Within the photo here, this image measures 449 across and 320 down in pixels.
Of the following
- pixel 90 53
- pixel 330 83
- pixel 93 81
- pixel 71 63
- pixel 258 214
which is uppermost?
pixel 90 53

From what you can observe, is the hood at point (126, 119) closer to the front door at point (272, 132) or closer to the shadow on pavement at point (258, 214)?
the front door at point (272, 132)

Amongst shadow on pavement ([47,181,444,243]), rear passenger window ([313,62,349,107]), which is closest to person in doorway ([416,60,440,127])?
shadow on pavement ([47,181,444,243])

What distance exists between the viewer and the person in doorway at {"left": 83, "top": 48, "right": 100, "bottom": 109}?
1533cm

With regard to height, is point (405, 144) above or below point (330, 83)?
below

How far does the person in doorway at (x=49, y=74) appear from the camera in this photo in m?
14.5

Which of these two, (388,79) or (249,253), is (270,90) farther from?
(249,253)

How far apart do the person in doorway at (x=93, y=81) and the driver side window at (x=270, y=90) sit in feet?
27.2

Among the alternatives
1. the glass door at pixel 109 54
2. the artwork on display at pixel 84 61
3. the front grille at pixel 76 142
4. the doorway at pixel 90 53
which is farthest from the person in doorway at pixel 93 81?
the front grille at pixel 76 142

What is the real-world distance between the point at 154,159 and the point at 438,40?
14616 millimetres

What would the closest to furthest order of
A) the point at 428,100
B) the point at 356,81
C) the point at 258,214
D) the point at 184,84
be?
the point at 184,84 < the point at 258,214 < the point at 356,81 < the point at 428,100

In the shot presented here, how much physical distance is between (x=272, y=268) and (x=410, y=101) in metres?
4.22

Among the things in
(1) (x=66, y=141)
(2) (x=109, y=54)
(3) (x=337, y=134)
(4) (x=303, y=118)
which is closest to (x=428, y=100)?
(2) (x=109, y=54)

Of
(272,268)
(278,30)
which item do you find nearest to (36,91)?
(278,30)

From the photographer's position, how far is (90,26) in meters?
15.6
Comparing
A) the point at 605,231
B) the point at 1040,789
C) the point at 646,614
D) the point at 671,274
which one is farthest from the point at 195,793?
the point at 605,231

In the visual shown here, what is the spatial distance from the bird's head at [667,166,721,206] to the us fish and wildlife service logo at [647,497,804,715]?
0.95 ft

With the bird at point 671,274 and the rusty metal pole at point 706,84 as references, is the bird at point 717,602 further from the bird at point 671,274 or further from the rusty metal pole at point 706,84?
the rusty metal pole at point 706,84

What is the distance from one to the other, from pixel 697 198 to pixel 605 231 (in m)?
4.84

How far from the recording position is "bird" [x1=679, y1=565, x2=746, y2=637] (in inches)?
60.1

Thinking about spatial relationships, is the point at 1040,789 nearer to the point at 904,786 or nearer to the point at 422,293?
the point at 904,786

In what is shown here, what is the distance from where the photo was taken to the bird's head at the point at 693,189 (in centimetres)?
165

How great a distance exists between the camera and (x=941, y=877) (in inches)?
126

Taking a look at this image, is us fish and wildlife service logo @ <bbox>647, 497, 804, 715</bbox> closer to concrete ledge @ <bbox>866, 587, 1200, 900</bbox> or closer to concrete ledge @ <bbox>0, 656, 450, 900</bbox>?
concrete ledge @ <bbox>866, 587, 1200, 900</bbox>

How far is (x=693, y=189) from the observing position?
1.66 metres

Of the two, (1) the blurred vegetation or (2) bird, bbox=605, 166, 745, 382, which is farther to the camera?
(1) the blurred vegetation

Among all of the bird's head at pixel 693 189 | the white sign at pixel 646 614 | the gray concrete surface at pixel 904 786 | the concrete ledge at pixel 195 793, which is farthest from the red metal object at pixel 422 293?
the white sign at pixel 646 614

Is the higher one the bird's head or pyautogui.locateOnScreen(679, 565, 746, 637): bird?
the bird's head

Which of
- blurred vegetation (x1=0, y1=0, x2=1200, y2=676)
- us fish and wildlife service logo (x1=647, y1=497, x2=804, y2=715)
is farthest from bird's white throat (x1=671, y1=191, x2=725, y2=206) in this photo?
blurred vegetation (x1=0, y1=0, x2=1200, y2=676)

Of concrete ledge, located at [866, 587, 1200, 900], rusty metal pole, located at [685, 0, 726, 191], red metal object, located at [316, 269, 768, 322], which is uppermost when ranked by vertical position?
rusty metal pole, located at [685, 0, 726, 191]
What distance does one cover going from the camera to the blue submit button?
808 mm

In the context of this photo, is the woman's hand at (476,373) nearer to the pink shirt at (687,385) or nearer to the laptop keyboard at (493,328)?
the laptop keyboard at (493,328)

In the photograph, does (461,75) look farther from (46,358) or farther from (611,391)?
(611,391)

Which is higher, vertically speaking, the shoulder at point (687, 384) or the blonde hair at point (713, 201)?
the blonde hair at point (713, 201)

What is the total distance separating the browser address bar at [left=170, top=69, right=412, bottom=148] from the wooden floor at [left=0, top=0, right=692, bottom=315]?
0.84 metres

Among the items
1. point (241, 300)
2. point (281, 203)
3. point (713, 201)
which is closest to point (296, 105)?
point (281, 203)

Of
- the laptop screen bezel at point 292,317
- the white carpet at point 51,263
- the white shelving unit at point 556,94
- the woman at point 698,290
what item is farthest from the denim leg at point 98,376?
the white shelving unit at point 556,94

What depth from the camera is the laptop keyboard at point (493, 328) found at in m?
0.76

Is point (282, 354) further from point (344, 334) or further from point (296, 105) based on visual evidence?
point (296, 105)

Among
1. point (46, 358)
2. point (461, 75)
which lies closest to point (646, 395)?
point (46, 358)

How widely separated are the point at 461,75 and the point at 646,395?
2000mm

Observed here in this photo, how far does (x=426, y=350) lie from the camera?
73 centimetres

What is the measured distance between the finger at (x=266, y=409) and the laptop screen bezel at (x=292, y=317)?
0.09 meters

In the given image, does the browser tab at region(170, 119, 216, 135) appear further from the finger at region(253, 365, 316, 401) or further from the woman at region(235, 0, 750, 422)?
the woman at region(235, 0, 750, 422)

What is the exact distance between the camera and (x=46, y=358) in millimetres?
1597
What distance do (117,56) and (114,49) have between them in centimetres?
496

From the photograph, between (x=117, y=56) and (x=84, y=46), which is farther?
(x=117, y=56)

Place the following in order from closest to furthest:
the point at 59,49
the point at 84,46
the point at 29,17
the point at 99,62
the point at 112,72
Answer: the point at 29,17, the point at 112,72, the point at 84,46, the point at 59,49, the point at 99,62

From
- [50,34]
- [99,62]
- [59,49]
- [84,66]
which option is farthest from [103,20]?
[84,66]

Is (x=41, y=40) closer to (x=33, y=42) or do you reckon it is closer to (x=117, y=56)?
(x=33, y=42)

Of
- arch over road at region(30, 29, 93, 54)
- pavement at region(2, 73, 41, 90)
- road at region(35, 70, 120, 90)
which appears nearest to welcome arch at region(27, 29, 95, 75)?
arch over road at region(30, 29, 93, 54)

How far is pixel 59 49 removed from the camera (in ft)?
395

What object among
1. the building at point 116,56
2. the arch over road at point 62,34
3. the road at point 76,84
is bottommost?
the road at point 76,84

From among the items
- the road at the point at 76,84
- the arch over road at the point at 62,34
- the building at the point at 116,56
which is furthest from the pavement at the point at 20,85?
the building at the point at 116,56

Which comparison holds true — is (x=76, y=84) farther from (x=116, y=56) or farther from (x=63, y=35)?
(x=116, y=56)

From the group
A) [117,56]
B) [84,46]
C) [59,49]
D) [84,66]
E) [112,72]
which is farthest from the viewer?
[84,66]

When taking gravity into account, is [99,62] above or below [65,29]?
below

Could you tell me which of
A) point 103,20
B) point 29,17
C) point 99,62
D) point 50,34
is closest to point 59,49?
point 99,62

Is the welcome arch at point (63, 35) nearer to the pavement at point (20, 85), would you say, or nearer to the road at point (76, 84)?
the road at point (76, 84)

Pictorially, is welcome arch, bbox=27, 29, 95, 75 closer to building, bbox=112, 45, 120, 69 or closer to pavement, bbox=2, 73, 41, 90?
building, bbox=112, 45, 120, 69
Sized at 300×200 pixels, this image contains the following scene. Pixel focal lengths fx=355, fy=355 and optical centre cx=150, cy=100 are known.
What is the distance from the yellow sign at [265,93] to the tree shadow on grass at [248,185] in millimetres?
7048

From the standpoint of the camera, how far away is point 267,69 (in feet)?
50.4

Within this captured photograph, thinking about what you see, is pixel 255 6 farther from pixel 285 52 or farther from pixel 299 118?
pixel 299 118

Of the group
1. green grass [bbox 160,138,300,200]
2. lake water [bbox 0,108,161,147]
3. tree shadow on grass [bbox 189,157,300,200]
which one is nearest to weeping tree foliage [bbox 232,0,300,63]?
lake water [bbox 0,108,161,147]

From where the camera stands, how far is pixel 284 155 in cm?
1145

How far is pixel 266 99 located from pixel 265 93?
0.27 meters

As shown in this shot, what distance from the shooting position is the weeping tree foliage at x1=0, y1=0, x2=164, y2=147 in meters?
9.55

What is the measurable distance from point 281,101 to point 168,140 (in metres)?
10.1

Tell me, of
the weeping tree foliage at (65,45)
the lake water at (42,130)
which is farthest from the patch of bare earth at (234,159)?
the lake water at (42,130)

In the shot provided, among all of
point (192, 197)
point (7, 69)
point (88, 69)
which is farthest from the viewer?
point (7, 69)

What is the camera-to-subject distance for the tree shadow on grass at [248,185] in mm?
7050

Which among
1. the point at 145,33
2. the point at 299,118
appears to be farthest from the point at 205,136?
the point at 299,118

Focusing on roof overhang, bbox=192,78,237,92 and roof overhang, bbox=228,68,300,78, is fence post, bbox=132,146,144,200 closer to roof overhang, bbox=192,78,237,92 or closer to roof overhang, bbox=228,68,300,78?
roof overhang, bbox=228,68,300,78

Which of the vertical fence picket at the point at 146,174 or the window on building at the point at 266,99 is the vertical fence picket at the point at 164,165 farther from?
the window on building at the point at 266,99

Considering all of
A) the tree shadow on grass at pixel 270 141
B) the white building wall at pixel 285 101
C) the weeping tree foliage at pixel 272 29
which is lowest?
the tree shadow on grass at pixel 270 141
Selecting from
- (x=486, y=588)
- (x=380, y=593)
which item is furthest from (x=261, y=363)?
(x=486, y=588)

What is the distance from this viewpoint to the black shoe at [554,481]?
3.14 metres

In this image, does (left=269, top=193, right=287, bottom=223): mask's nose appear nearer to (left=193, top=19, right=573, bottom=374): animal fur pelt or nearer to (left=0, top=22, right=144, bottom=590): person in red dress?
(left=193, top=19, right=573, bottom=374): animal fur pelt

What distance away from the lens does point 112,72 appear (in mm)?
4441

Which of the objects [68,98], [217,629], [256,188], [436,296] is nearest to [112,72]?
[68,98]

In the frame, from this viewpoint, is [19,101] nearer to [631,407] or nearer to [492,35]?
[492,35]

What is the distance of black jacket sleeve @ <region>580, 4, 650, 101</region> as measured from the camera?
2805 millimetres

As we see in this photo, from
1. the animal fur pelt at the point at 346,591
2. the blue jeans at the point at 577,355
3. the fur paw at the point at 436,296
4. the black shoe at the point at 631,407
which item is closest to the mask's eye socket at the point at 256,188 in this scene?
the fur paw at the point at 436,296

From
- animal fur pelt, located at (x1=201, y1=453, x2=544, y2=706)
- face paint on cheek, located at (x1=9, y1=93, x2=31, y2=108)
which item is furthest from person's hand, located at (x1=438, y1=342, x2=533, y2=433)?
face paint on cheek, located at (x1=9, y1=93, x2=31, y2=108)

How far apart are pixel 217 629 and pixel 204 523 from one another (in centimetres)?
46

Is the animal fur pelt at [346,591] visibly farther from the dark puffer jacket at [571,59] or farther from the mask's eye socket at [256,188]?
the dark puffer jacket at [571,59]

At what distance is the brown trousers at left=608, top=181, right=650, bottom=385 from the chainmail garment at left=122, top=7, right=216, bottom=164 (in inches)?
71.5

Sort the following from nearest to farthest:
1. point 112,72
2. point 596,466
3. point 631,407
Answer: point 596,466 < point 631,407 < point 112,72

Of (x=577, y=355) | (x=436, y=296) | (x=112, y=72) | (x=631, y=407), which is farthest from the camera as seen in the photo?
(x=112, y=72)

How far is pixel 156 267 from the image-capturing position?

**WRITTEN INSTRUCTION**
Turn the lines of the material above, from the line containing "Is point (282, 354)" through the line containing "0.09 meters" (both included), into a numbered list with the blank lines left out.

**EXPECTED ANSWER**
1. Is point (282, 354) further from point (344, 334) or further from point (296, 105) based on visual evidence?
2. point (296, 105)
3. Among
4. 1. point (46, 358)
5. 2. point (461, 75)
6. which lies closest to point (646, 395)?
7. point (46, 358)
8. How widely separated are the point at 461,75 and the point at 646,395?
9. 2000mm
10. Observed here in this photo, how far does (x=426, y=350) lie from the camera?
11. 73 centimetres
12. What is the measured distance between the finger at (x=266, y=409) and the laptop screen bezel at (x=292, y=317)?
13. 0.09 meters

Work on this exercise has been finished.